• [Recorded data]:
────────

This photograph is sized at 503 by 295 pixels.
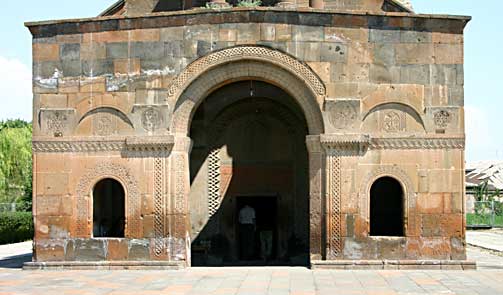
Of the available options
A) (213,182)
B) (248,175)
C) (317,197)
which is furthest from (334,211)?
(213,182)

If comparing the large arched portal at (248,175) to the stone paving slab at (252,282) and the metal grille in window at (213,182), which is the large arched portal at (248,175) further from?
the stone paving slab at (252,282)

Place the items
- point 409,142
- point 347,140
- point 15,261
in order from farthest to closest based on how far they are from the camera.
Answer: point 15,261
point 409,142
point 347,140

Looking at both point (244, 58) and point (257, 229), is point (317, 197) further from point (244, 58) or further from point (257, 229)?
point (257, 229)

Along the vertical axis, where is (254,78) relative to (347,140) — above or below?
above

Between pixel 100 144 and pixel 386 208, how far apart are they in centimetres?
687

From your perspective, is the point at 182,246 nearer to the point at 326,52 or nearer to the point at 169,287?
the point at 169,287

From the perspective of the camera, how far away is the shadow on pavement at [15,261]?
60.2 feet

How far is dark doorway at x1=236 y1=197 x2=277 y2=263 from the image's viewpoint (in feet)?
66.3

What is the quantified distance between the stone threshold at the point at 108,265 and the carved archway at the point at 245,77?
2818mm

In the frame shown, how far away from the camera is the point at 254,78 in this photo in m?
17.1

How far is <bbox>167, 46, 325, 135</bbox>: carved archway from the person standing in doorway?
12.0 feet

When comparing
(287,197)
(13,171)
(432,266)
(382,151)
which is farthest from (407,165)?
(13,171)

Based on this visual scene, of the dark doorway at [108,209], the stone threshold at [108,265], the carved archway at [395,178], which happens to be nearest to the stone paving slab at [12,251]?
the dark doorway at [108,209]

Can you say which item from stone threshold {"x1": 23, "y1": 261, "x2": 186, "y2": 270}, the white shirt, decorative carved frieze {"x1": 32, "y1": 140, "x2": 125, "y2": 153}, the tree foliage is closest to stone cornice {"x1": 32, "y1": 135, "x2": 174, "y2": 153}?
decorative carved frieze {"x1": 32, "y1": 140, "x2": 125, "y2": 153}
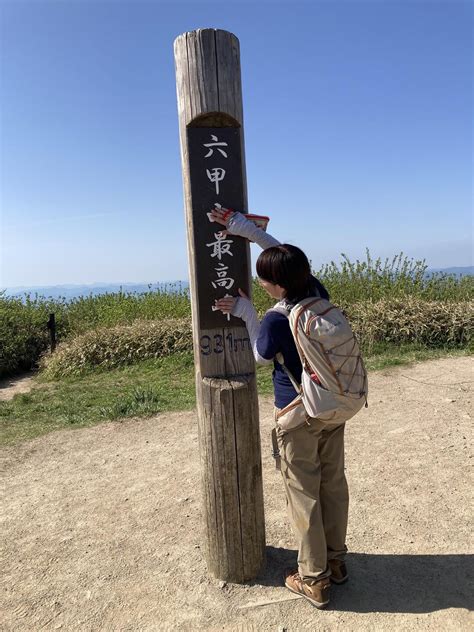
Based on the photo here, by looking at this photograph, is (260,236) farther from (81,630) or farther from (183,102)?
(81,630)

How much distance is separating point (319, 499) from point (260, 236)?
4.39 feet

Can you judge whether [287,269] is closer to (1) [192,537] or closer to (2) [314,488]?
(2) [314,488]

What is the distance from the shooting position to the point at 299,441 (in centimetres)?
229

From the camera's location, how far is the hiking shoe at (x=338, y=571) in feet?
8.46

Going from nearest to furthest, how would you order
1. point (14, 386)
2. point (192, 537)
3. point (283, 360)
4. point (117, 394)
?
point (283, 360)
point (192, 537)
point (117, 394)
point (14, 386)

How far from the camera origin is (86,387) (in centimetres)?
816

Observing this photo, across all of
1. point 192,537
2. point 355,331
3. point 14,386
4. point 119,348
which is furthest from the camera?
point 119,348

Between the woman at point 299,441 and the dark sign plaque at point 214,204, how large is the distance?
0.06m

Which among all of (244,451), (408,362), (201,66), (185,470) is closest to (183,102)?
(201,66)

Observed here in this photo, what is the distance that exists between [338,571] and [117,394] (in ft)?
17.7

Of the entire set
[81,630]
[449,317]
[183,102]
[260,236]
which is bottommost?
[81,630]

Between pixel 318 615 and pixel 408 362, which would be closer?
pixel 318 615

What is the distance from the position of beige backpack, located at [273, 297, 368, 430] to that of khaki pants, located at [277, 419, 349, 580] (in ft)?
0.50

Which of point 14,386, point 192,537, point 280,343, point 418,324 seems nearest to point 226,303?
point 280,343
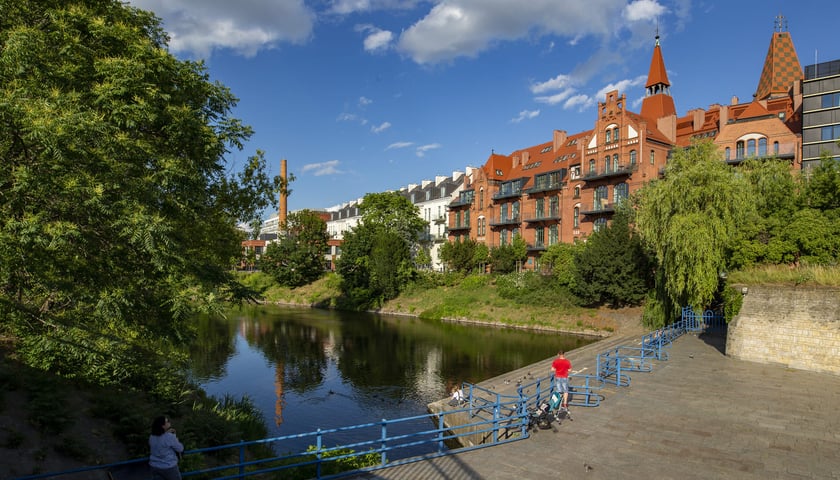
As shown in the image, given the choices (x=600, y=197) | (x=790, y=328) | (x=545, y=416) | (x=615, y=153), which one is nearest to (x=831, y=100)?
(x=615, y=153)

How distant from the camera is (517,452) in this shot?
Result: 966 centimetres

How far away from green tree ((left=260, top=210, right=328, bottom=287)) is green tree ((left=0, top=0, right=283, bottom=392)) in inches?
1902

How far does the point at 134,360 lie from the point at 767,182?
1188 inches

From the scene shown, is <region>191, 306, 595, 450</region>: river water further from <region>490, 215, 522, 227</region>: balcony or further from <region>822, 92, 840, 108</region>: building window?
<region>822, 92, 840, 108</region>: building window

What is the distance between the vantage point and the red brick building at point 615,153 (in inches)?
1503

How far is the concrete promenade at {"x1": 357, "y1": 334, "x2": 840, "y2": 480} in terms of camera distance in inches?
341

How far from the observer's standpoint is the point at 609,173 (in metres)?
43.1

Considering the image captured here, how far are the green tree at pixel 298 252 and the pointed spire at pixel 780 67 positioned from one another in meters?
49.3

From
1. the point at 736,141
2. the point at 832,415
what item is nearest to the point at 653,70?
the point at 736,141

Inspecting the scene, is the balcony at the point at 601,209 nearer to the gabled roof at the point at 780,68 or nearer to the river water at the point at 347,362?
the river water at the point at 347,362

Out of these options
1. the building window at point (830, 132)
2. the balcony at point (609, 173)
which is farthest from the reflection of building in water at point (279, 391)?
the building window at point (830, 132)

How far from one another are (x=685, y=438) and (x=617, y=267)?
2690 cm

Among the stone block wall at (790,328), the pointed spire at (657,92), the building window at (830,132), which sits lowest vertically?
the stone block wall at (790,328)

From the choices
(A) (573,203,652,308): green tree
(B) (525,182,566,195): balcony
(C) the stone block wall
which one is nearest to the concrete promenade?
(C) the stone block wall
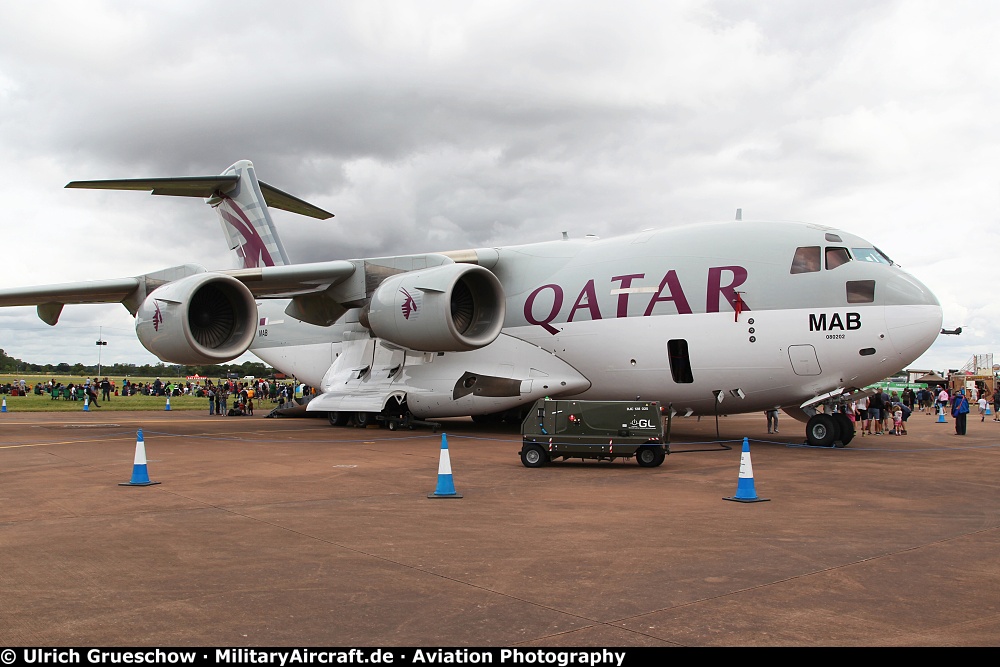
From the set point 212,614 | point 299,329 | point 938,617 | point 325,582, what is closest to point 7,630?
point 212,614

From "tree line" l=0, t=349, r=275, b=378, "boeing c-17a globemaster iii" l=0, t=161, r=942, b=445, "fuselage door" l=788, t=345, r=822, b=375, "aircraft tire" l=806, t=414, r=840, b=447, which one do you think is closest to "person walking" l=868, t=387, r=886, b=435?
"boeing c-17a globemaster iii" l=0, t=161, r=942, b=445

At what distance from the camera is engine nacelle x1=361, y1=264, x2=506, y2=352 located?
15.3 meters

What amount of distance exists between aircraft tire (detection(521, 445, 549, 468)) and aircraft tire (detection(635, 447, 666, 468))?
4.49 feet

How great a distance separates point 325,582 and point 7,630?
1.74 metres

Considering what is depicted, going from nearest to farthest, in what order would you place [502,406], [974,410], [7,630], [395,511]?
[7,630], [395,511], [502,406], [974,410]

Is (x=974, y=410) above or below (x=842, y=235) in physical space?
below

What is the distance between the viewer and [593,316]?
1619 centimetres

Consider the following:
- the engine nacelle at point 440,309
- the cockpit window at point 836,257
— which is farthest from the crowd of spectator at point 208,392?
the cockpit window at point 836,257

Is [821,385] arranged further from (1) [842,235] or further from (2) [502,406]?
(2) [502,406]

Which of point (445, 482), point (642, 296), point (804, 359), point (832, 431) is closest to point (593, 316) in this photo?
point (642, 296)

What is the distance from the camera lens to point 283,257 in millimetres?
22547

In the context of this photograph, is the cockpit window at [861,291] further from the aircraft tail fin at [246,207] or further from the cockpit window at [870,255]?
the aircraft tail fin at [246,207]

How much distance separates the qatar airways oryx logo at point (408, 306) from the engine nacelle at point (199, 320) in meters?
2.86

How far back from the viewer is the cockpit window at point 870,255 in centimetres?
1403
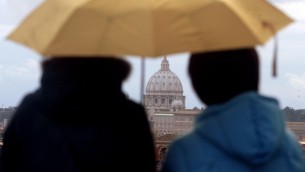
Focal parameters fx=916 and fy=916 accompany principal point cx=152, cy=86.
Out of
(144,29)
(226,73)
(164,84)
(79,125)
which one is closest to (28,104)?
(79,125)

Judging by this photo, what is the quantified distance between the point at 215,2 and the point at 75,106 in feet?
1.85

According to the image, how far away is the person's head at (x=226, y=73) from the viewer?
9.82 feet

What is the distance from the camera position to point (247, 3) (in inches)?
122

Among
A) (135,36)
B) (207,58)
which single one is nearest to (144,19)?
(135,36)

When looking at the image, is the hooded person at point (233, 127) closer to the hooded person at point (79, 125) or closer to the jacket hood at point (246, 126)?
the jacket hood at point (246, 126)

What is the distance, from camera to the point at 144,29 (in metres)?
2.91

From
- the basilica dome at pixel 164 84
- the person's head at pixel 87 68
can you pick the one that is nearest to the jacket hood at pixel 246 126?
the person's head at pixel 87 68

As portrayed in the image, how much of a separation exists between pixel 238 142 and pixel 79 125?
0.51m

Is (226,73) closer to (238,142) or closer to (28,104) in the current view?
(238,142)

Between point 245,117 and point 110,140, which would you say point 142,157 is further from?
point 245,117

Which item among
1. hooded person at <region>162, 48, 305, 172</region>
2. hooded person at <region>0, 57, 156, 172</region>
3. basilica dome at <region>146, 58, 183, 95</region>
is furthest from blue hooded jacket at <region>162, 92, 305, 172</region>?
basilica dome at <region>146, 58, 183, 95</region>

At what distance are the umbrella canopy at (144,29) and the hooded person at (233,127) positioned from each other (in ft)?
0.30

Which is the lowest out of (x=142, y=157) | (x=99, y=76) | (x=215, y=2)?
(x=142, y=157)

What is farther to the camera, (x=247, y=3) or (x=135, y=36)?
(x=247, y=3)
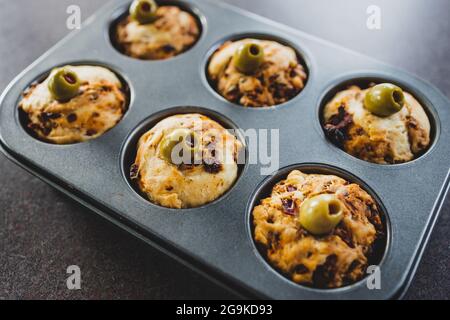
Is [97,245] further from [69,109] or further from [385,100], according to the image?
[385,100]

────────

• [Problem description]:
Repeat exactly the lines from the one containing "Which item among" to the last line of the records above, including both, and leave out any pictures.

• [Written solution]:
Which item among
1. hooded person at <region>162, 48, 305, 172</region>
2. hooded person at <region>0, 57, 156, 172</region>
3. basilica dome at <region>146, 58, 183, 95</region>
is furthest from blue hooded jacket at <region>162, 92, 305, 172</region>?
basilica dome at <region>146, 58, 183, 95</region>

At what distance are the umbrella canopy at (144,29) and the hooded person at (233,127) positioned from each other (in ft)?
0.30

Which is the lowest out of (x=142, y=157) | (x=99, y=76) | (x=215, y=2)?
(x=142, y=157)

What is farther to the camera, (x=247, y=3) or (x=135, y=36)?
(x=247, y=3)
Is [97,245] further from [69,109] or further from [385,100], according to the image?
[385,100]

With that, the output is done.